> **Text**:
------------------------
Hometeam Constructions Pty Ltd v McCauley (No 2)

Case

[2007] NSWCA 278

10 October 2007


NEW SOUTH WALES COURT OF APPEAL

CITATION:      Hometeam Constructions Pty Ltd v McCauley (No 2) [2007]  NSWCA 278

FILE NUMBER(S):
40587 of 2003

HEARING DATE(S):            On the papers

JUDGMENT DATE: 10 October 2007

PARTIES:
Hometeam Constructions Pty Ltd - Appellant
Fiona McCauley as Administrator for the Estate of the Late Luke McCauley - Respondent

JUDGMENT OF:      Ipp JA Tobias JA McColl JA   

LOWER COURT JURISDICTION: District Court

LOWER COURT FILE NUMBER(S):        DC 10346/02

LOWER COURT JUDICIAL OFFICER:     Murrell DCJ

LOWER COURT DATE OF DECISION:    17 June 2003

COUNSEL:
M L D Einfeld QC and A J L Ogborne - Appellant
E M Olsson SC - Respondent

SOLICITORS:
Bruce & Stewart Commercial Practice - Appellant
Deacons - Respondent

CATCHWORDS:
COSTS - Indemnity certificate under Suitors' Fund Act 1951

LEGISLATION CITED:
Suitors’ Fund Act 1951

CASES CITED:
Hometeam Constructions Pty Ltd v Fiona McCauley as Administrator for the Estate of the Late Luke McCauley [2005] NSWCA 303

DECISION:
1. The claimant to have a certificate under the Suitors’ Fund Act 1951 in relation to the costs of the appeal if otherwise qualified. 2. Each party to bear their own costs of the Notice of Motion.

JUDGMENT:

IN THE SUPREME COURT
OF NEW SOUTH WALES
COURT OF APPEAL

CA 40587/03
DC 10346/02

IPP JA
TOBIAS JA
McCOLL JA

Wednesday 10 October 2007

Hometeam Constructions Pty Ltd v Fiona McCauley as Administrator for the Estate of the Late Luke McCauley (No 2)
------------------------
> **Work to do**:
a – Name every judge listed in the judgment of the Hometeam Constructions v McCauley case as delivering the judgment.
b – According to the Hometeam Constructions v McCauley judgment, on what date did the lower court decide the matter?
c – Continue the Hometeam Constructions v McCauley judgment from the point where it ends.
------------------------
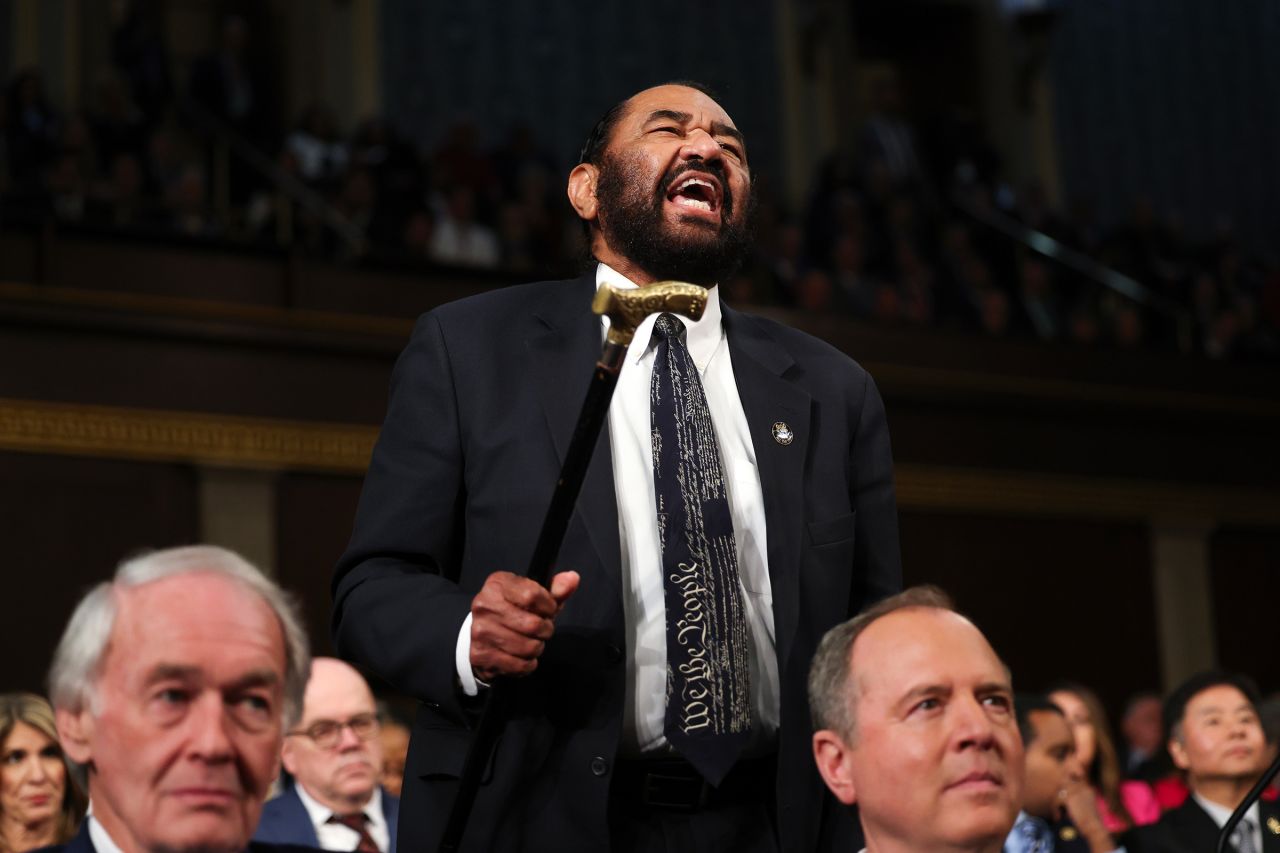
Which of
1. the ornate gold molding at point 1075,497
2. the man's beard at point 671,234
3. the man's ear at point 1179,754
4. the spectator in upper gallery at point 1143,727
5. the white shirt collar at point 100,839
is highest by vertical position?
the ornate gold molding at point 1075,497

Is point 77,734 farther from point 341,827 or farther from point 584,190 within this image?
point 341,827

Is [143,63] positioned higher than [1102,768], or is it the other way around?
[143,63]

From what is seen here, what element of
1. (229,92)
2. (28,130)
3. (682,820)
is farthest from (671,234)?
(229,92)

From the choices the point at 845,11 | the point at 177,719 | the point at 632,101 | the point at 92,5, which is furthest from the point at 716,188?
the point at 845,11

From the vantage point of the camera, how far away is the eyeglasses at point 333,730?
13.7ft

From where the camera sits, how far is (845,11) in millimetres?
13531

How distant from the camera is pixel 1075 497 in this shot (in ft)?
30.5

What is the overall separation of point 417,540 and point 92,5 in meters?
9.59

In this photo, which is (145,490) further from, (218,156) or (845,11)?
(845,11)

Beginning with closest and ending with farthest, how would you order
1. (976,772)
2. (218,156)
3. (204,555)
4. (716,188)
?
(204,555)
(976,772)
(716,188)
(218,156)

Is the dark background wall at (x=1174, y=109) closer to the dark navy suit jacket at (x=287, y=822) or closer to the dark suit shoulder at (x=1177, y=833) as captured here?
the dark suit shoulder at (x=1177, y=833)

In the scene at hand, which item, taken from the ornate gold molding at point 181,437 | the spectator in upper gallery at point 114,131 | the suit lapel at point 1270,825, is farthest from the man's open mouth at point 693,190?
the spectator in upper gallery at point 114,131

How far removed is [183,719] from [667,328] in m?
0.96

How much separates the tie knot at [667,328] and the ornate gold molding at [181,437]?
5.11 metres
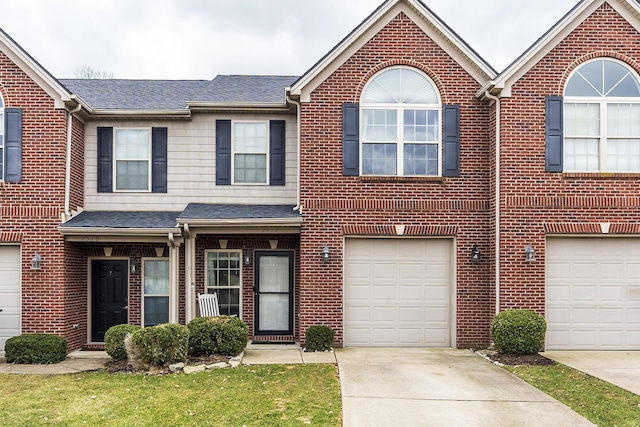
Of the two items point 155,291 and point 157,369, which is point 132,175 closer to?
point 155,291

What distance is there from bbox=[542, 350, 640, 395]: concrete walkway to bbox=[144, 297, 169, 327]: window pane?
8.30 metres

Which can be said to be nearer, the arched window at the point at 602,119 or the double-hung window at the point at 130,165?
the arched window at the point at 602,119

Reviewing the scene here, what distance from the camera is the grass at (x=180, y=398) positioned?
274 inches

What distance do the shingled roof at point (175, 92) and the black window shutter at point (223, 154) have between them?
2.27ft

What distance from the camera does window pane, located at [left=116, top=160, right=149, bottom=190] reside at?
42.2 ft

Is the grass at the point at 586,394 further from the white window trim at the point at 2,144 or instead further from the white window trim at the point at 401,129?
the white window trim at the point at 2,144

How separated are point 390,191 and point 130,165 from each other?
604cm

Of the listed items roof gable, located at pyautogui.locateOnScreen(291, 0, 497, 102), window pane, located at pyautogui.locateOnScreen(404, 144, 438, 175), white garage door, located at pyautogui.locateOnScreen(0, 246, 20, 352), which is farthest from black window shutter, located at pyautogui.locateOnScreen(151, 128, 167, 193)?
window pane, located at pyautogui.locateOnScreen(404, 144, 438, 175)

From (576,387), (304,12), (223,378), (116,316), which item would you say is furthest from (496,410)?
(304,12)

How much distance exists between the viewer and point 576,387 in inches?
334

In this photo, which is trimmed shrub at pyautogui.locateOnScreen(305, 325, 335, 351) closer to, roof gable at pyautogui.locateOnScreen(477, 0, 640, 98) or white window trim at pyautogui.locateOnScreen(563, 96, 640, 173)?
roof gable at pyautogui.locateOnScreen(477, 0, 640, 98)

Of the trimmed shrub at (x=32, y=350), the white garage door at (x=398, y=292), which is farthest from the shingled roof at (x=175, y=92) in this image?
the trimmed shrub at (x=32, y=350)

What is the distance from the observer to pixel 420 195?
11766mm

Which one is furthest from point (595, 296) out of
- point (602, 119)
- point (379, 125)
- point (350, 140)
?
point (350, 140)
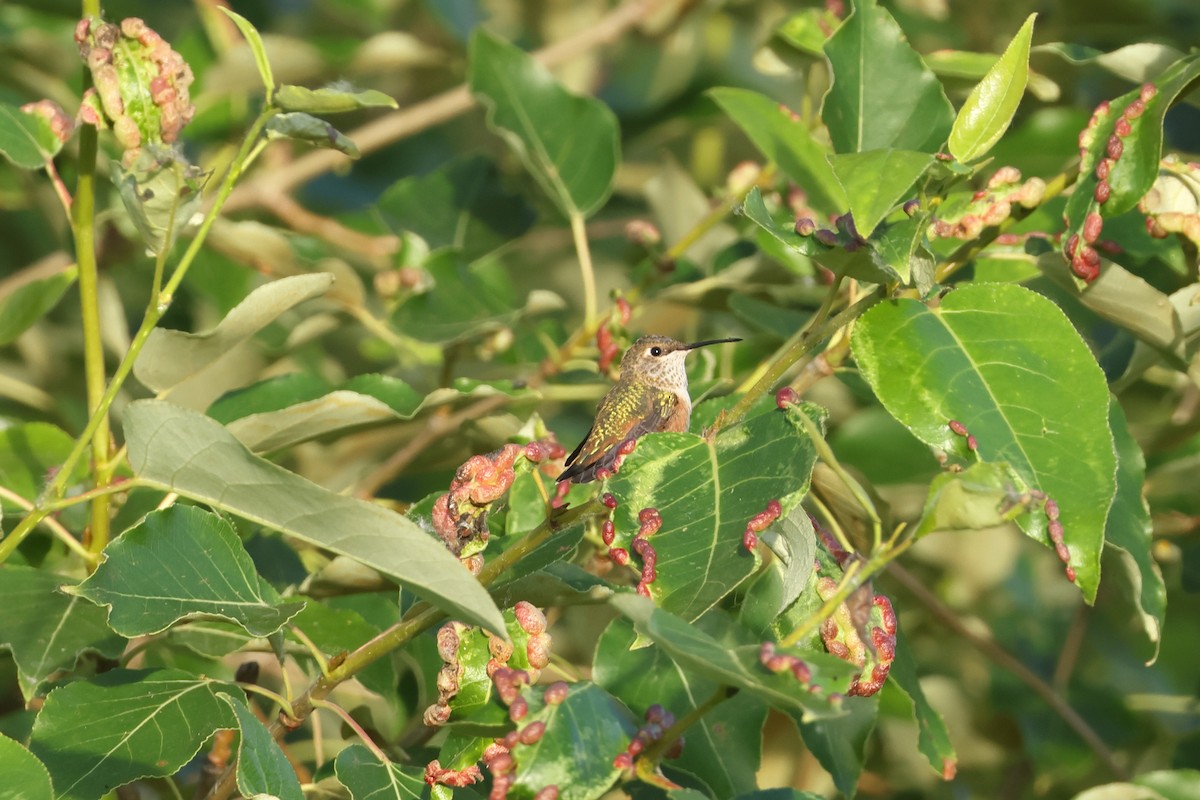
------------------------
> **Results by task**:
a – Ipp JA, Tobias JA and McColl JA

b – 17 June 2003

c –
Judgment

  1. THE COURT:     The Court delivered judgment in this matter on 7 September 2005:  Hometeam Constructions Pty Ltd v Fiona McCauley as Administrator for the Estate of the Late Luke McCauley [2005] NSWCA 303. It allowed the appeal and set aside the verdict for the respondent on the claim and all orders including costs orders made by Murrell DCJ. The matter was remitted to Murrell DCJ to quantify the loss or damage suffered by the appellant and to determine all questions of costs of the claim. There were also orders dealing with an Amended Cross-Claim, but it is unnecessary to refer to those. The respondent was ordered to pay the costs of and incidental to the appeal.

  2. The principal judgment concerned the proper construction of a Notice of Default and Termination under a building contract.  The primary judge had concluded that the claimant’s late husband had properly terminated the building contract on the grounds that the appellant had failed to proceed with the building works “regularly and with due diligence and without delay” and had awarded the claimant damages.

  3. In the principal judgment the Court held that the primary judge had erred in concluding the claimant was entitled to serve the Notice of Termination.

  4. By Notice of Motion filed on 6 July 2007 the claimant (the respondent to the appeal) has sought an indemnity certificate pursuant to s 6 of the Suitors’ Fund Act 1951 and an order that each party bear their own costs of the Motion. The opponent (the appellant) consents to the orders sought.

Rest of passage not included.